I SEE DEAD PEOPLE

My Grandmother Is Dead (and I don’t care)

I know this probably seems like a morbid title, but bear with me.

I’m active on Reddit, often in various “Advice” forums, and a common submission I see revolves around toxic relatives. People have horrible relationships with parents, grandparents, siblings, cousins, whatever, and are often coming for advice on what to do about it. Sometimes that person, or persons, have screwed them over in various ways for decades, but when I suggest cutting them off, which the person knows is the best thing for them, they just can’t. They feel too guilty about it, or think they’ll look bad to others. So instead, they want to keep trying to find some way to make the person treat them better. And so they just constantly get let down.

But I always say that you’re not obligated to remain in contact with anyone. You are perfectly within your rights to remove toxic people from your life, no matter who they are. If the person is bringing more conflict than benefit to your life, causing more harm than good, then do yourself a favor and leave. Sorry, but blood is not always thicker than water.

I know this is hard for a lot of people to grasp, especially for those who have good families.

I remember a post I read last year where a woman was saying that her husband fell out with his sister 15 years earlier over her behavior and cut contact with her. But now, she’s in the hospital on dialysis and is considering getting off it, which if she does she’ll likely be dead within 2 weeks. She suggested to her husband that he go see her, but he said he didn’t want to. She claimed to respect his opinion but said that she and her husband have paid for a vacation to take the next month for their 25th anniversary, and she’s worried that if the sister died during that time, her husband wouldn’t be able to see her and might regret not doing so, so she was asking if she should insist on canceling the vacation, which would be non-refundable, so that her husband can go see her if he changes his mind.

Most people were like me, saying absolutely not, he made his choice, and it’s his choice to make (the woman admits she never had a close relationship with her sister-in-law), so she should leave him alone.

But there were also a bunch of people in the thread insisting that she should continue to try to get him to change his mind and go see his sister, framing this as for his own good.  They were arguing that if she dies without him reconciling with her first, he might regret it later when it’s too late. Some argued that it’s not even a question, that it’s 100% certain that he will regret it later if doesn’t see her.

But I responded no, leave him alone. And IF he does regret it later, then deal with it then. But don’t keep bugging him now, risking drama in her marriage based on that idea of what you think might happen at some point in the future. I’m sure other people have tried to force him to reconcile with his sister over the years, he doesn’t need to get that pressure from his wife, too.
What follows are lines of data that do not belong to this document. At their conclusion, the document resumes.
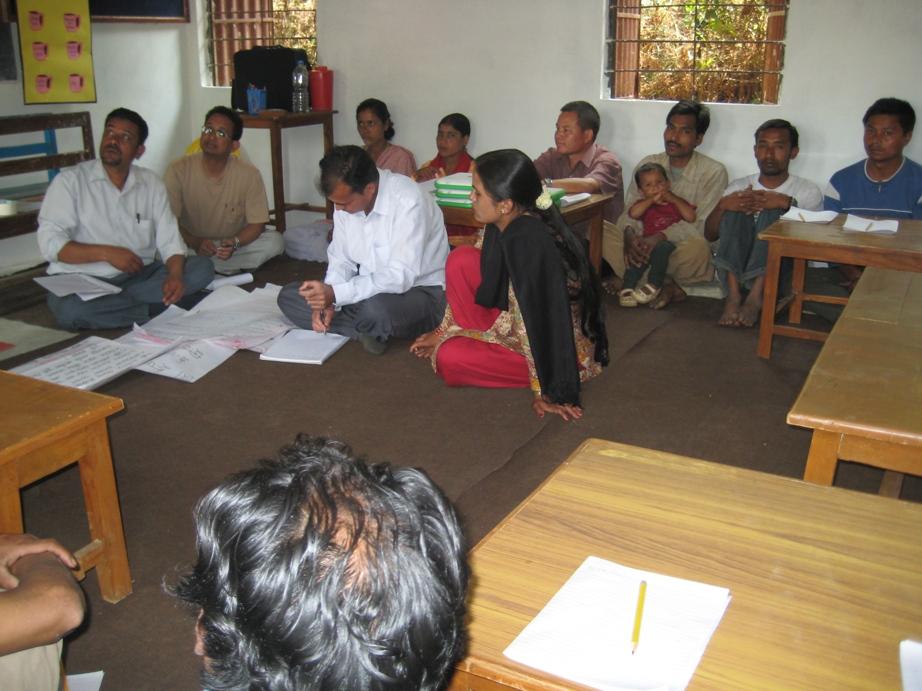 Bishwamitra Grade 2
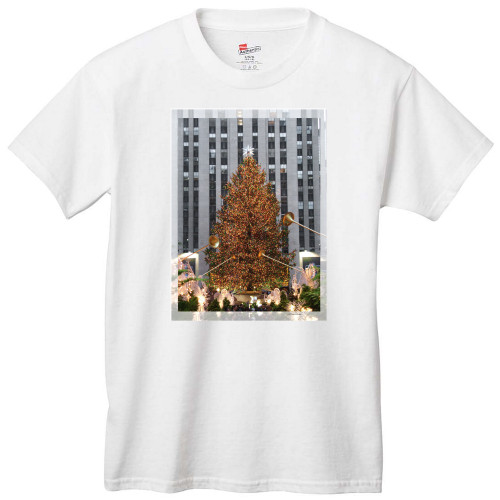 Rockefeller Center Christmas Tree T-Shirts and Sweatshirts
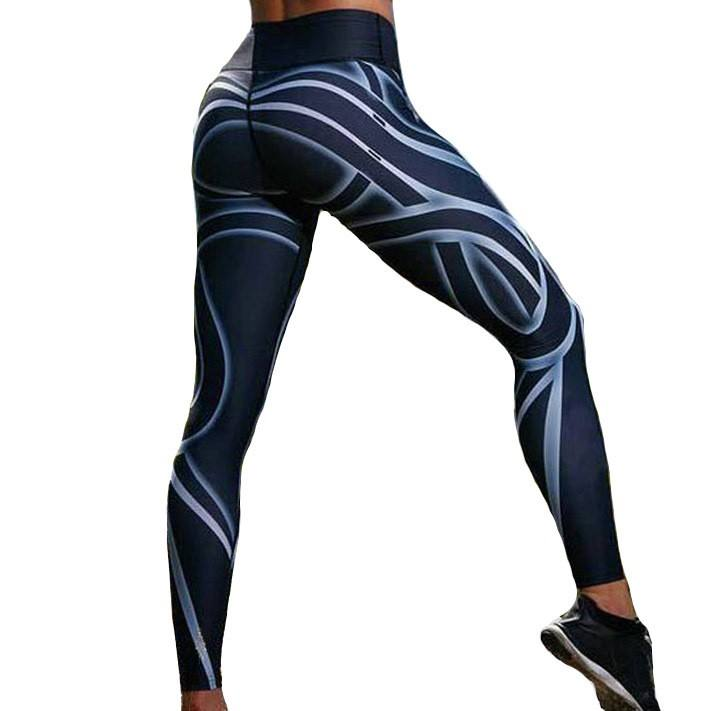 Fancy printed fashion women cotton legging yoga pant wholesale cheaper OEM leggings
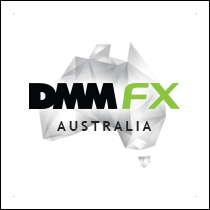 Dmm forex review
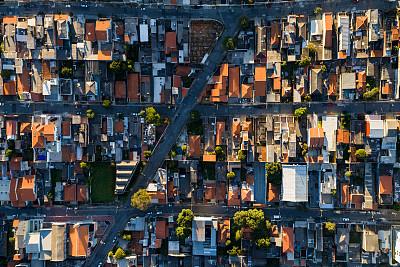 圣保罗州居住区图片
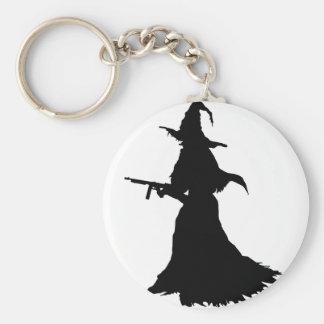 Modern Witch Keychain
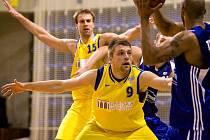 BK Breda & Weinstein Opava - Karma Basket Poděbrady 93:84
But, like I said, I think some people just fathom the idea of cutting off a family member and so they assume that everyone would feel the way they do. But that’s not necessarily true.

I can give a personal example now. Recently, my paternal grandmother died, just two days shy of her 98th birthday. For reasons I don’t feel like getting into (because it doesn’t matter whether anyone else agrees with my reasons or not), I had not seen nor spoken to her in about 16 years. And she lived just about a 10-minute drive from my house. Obviously, with her advanced age, I knew for years that she could die anytime, but that didn’t affect my view.

I did go to the funeral, merely for the sake of my uncles and cousins who I do like, knowing they were grieving. But here’s the honest truth:

I felt nothing. No grief, and no regrets.

Seriously, no second-guessing my choice, no wishing I’d talked to her one last time, nothing like that. She was already dead to me years ago.

And at this funeral, I saw my father, for the first time in over 23 years, when I’d cut him off too. I was polite to him, shook his hand, met my latest stepmother (he’d been married 4 times before her), whose 5 years younger than me, and my 20-something-year-old stepsister. But there was no reconciling with him, either. The death didn’t pull us together. And I know when he dies I won’t feel any grief or regrets either. I sat in the back of the church during the service (not up front with the rest of the family), and left afterward, skipping the burial at the cemetery.

If you can’t relate to this, that’s cool. But accept that there are people who feel the same, for whom cutting off a family member was the best choice for them. And if you’re someone reading this who wants to do it, but is feeling pressure not to, believe that it’s your life to live, and your choice to make. Don’t allow someone to make your miserable just because you’re related to them.